How Much Eye Candy Does a Website Really Need?

There are now literally billions of pages on the web. Some are more functional than others. Some are more relevant. Some even look a lot prettier than anything else online. But to that last point, how much eye candy does a website really need? Ask five web developers and you might get five different answers.

Companies that provide web development services take a different approach to the eye candy issue. On the one hand, too much eye candy can make a website slow. It can make it look and feel cluttered. On the other hand, a website that looks too basic and no frills might be a turn-off to a modern audience that expects more.

User Experience Is What Matters

Webtek Digital Marketing is a Salt Lake City SEO and digital marketing firm with clients nationwide. They have been at this for many years. Their experts say that when it comes to how the eye candy question, a more important consideration is user experience. User experience is what matters in the end.

It is absolutely important to pay attention to things like technical SEO, content marketing, keyword research, and so forth. But all those other things matter little at the point where visitor meets web page. At that point, how a visitor feels about their experience largely determines what happens as a result of that experience.

For example, a website that is difficult to navigate is one that struggles to hold visitors. People do not usually stick around if it takes too much work to find what they are looking for. Similarly, a website that is difficult to read because of the chosen font and color scheme will not retain visitors. So web development pros must be just as diligent with aesthetic appeal as they are a website’s technical aspects.

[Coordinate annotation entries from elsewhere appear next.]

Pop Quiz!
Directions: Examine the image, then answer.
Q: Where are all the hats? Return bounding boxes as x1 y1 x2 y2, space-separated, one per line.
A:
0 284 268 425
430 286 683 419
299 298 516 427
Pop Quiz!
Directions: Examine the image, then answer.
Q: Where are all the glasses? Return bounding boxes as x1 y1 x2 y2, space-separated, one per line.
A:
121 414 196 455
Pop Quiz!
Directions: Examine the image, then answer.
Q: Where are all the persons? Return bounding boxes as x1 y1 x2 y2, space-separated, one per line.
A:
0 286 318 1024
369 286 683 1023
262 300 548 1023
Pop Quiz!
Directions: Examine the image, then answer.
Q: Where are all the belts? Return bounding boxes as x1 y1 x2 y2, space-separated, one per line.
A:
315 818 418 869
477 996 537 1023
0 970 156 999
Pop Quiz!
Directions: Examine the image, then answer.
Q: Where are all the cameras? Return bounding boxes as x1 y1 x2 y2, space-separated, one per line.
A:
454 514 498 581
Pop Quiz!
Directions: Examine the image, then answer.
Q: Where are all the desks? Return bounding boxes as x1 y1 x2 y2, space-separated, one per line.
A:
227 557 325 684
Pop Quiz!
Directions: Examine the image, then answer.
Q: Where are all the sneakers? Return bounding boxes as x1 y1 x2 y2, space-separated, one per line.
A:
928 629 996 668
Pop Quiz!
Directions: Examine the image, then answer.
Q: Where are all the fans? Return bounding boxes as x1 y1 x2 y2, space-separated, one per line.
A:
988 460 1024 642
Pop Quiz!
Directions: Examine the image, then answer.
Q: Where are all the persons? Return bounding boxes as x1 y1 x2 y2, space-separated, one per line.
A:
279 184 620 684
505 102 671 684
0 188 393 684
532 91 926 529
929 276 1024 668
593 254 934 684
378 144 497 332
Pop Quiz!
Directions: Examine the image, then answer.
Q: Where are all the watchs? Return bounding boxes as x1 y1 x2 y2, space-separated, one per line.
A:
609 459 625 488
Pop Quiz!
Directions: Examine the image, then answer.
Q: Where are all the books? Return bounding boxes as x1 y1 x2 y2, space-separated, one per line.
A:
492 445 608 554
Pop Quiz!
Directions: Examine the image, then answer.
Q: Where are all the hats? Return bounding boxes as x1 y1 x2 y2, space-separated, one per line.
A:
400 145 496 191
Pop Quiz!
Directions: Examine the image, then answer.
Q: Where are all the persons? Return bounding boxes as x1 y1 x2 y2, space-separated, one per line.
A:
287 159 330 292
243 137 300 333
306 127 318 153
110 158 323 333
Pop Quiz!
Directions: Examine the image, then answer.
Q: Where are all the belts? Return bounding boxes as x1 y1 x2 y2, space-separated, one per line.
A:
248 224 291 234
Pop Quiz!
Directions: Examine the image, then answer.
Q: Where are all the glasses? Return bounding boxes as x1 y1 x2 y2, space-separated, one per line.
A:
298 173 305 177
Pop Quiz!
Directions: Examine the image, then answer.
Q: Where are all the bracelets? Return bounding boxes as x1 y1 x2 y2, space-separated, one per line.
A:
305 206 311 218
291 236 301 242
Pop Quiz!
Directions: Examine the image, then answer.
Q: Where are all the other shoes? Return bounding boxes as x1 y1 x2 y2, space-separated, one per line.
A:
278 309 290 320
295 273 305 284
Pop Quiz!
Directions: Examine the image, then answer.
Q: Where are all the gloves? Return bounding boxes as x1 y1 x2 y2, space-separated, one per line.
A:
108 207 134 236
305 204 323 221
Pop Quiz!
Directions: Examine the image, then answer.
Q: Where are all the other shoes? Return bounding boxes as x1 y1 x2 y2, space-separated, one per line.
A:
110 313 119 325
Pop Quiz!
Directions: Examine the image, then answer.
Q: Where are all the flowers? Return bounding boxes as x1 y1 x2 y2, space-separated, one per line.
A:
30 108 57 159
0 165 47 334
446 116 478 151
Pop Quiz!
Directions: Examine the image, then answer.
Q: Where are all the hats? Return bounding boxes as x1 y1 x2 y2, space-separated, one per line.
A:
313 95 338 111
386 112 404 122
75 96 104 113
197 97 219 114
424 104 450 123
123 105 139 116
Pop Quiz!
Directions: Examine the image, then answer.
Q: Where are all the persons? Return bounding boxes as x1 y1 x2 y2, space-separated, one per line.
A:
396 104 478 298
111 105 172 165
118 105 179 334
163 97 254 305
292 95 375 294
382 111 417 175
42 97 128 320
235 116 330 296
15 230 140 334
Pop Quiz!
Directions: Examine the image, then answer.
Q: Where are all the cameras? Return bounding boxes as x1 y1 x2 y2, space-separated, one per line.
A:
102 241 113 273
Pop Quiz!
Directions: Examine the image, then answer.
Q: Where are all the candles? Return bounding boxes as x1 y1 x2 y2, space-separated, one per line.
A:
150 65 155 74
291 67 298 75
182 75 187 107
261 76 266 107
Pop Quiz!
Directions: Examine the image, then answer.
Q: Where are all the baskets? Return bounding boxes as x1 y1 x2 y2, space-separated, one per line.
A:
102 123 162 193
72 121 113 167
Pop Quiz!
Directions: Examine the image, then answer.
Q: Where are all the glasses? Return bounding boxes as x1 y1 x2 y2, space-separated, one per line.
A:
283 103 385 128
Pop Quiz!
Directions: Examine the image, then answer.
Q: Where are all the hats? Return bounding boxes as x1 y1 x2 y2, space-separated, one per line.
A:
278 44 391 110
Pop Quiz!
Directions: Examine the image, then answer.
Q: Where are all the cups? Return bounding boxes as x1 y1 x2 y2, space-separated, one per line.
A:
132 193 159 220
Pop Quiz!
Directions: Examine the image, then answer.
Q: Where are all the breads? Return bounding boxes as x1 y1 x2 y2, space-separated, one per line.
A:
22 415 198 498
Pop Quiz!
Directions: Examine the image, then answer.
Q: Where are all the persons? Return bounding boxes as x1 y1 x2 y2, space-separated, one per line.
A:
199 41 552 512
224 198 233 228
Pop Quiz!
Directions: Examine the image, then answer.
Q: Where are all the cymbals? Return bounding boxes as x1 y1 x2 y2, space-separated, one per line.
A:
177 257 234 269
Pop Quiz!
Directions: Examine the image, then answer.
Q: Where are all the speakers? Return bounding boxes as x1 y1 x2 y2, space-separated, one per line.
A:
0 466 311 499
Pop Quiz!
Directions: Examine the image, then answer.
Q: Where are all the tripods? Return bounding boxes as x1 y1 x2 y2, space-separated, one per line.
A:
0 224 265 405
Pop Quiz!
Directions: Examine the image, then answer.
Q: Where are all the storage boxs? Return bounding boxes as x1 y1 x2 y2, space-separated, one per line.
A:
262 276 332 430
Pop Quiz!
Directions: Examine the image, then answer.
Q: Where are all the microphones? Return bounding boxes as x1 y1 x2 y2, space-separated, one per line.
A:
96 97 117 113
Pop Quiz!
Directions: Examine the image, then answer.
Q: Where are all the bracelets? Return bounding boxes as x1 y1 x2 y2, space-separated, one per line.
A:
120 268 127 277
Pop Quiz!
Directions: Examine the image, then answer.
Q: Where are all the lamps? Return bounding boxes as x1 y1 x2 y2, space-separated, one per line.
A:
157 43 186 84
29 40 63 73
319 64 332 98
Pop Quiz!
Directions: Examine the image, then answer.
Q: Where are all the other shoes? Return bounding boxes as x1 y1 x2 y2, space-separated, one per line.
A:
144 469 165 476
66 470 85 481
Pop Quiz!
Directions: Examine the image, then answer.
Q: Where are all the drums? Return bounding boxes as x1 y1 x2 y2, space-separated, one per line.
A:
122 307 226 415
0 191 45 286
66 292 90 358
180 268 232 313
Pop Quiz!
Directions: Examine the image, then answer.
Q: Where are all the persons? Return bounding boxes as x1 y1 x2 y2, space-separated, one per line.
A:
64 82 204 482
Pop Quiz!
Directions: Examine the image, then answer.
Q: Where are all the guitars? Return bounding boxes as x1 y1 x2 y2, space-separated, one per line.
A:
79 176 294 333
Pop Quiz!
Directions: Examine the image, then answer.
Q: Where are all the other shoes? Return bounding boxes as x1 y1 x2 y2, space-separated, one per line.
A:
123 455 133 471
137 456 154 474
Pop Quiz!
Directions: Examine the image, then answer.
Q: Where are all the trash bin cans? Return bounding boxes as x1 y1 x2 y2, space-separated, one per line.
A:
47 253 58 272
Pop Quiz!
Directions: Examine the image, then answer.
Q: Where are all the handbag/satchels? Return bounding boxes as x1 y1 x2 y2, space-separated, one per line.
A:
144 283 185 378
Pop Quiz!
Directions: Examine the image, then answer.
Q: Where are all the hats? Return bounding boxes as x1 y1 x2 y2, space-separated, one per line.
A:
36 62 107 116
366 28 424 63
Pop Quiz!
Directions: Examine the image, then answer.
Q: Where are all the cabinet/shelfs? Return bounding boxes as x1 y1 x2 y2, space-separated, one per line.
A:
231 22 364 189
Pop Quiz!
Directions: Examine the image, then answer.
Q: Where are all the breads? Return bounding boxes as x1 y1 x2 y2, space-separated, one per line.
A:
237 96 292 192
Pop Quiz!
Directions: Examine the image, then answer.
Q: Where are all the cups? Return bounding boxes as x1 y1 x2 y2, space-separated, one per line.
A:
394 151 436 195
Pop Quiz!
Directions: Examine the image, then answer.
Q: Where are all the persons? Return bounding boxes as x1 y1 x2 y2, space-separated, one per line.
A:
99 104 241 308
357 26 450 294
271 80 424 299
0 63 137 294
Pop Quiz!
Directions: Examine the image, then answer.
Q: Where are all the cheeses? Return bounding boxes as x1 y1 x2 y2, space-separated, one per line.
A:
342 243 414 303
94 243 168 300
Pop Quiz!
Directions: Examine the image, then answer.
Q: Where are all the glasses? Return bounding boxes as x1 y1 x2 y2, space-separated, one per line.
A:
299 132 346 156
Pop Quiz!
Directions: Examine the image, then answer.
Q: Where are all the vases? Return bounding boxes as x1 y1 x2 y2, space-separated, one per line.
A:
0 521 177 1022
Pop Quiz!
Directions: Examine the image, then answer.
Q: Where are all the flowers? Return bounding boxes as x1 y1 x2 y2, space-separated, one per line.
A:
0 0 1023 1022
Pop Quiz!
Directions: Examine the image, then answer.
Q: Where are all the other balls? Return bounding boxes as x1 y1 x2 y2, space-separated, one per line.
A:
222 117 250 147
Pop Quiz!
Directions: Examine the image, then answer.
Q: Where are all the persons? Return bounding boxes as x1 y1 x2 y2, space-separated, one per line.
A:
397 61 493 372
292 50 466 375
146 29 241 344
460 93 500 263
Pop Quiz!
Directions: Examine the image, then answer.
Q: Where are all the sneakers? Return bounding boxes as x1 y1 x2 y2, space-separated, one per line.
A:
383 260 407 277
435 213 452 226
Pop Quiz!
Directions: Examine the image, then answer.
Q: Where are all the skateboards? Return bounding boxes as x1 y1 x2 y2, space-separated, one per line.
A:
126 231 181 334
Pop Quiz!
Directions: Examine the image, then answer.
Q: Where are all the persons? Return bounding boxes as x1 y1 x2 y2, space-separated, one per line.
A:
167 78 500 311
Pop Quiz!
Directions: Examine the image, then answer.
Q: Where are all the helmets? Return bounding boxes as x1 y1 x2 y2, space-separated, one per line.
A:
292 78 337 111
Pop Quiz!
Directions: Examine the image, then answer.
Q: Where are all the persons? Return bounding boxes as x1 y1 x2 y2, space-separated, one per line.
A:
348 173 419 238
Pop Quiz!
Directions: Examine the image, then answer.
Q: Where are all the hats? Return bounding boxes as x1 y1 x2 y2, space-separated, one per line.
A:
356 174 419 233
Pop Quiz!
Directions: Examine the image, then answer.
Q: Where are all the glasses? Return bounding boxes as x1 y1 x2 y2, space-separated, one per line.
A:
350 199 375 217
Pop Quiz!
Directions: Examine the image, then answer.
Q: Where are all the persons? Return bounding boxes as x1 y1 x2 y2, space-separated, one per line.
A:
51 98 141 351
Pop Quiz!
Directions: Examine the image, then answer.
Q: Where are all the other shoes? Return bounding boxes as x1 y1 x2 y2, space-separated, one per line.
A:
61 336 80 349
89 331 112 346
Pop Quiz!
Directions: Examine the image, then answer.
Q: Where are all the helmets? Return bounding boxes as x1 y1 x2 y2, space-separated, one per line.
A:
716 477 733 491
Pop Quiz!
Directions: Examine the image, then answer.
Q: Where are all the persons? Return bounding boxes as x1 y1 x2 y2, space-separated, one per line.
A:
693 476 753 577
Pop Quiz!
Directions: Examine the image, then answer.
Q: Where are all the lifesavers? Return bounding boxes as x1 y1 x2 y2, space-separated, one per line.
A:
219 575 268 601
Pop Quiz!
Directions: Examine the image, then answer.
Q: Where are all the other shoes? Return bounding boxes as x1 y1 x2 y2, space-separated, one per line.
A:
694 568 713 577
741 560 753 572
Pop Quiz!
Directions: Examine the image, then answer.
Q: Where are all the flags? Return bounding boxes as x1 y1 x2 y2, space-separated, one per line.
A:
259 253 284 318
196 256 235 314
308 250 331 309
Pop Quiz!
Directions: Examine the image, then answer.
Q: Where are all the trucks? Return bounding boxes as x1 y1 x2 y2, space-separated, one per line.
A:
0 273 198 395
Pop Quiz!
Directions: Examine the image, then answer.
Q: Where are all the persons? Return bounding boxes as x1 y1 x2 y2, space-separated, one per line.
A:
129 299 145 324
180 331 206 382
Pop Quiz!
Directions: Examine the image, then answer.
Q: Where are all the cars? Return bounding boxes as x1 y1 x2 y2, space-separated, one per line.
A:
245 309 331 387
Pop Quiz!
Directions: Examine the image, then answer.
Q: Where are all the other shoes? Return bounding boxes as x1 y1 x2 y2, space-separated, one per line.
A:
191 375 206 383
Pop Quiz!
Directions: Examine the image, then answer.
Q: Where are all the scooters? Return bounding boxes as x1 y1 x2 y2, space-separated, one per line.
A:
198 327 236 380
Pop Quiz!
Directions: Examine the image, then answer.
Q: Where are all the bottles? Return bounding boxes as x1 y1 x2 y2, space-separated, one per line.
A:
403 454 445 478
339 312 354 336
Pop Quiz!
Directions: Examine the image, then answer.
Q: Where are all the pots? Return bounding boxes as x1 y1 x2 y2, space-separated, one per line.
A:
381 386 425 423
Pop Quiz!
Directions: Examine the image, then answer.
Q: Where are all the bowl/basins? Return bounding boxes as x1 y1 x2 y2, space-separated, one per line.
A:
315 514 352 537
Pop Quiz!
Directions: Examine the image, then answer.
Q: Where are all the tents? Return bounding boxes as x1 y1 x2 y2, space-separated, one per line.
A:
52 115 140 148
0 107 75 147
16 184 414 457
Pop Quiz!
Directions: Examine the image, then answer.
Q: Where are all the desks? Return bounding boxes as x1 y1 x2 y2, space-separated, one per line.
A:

Eye Candy Elicits Different Reactions

The other thing about website eye candy is that it elicits different reactions from website visitors. Beauty is in the eye of the beholder, right? What one person finds excessive another might feel is just right. What one visitor considers ugly might look gorgeous to someone else. It is all too subjective to make black-and-white judgments.

All of this leads to an obvious question: if there are no black-and-white standards, how is a web developer to know whether the eye candy is too much? It is really an artistic sort of thing. Despite the highly technical nature of web development services, there is a certain amount of creativity and artistic license involved.

For that very reason, web development service providers tend to bring in at least a few team members with an artistic bent. Creatives with a natural talent for things like graphic arts and color schemes also have an innate ability to look at a website and determine if its eye candy is too much or too little. It is more a matter of interpretation than science.

That is What Testing Is For

Figuring out how much eye candy to put on a website starts with creativity, but it ends with testing. A smart web development service provider will put a website through A/B testing before ever launching. A/B testing puts a new design through its paces by way of real human testers capable of offering valuable feedback.

How much eye candy does a website really need? That is open to interpretation. Perhaps a better way to look at it is to figure out how to make the user experience as positive as possible and then focus on that. A positive user experience is what ultimately gets results.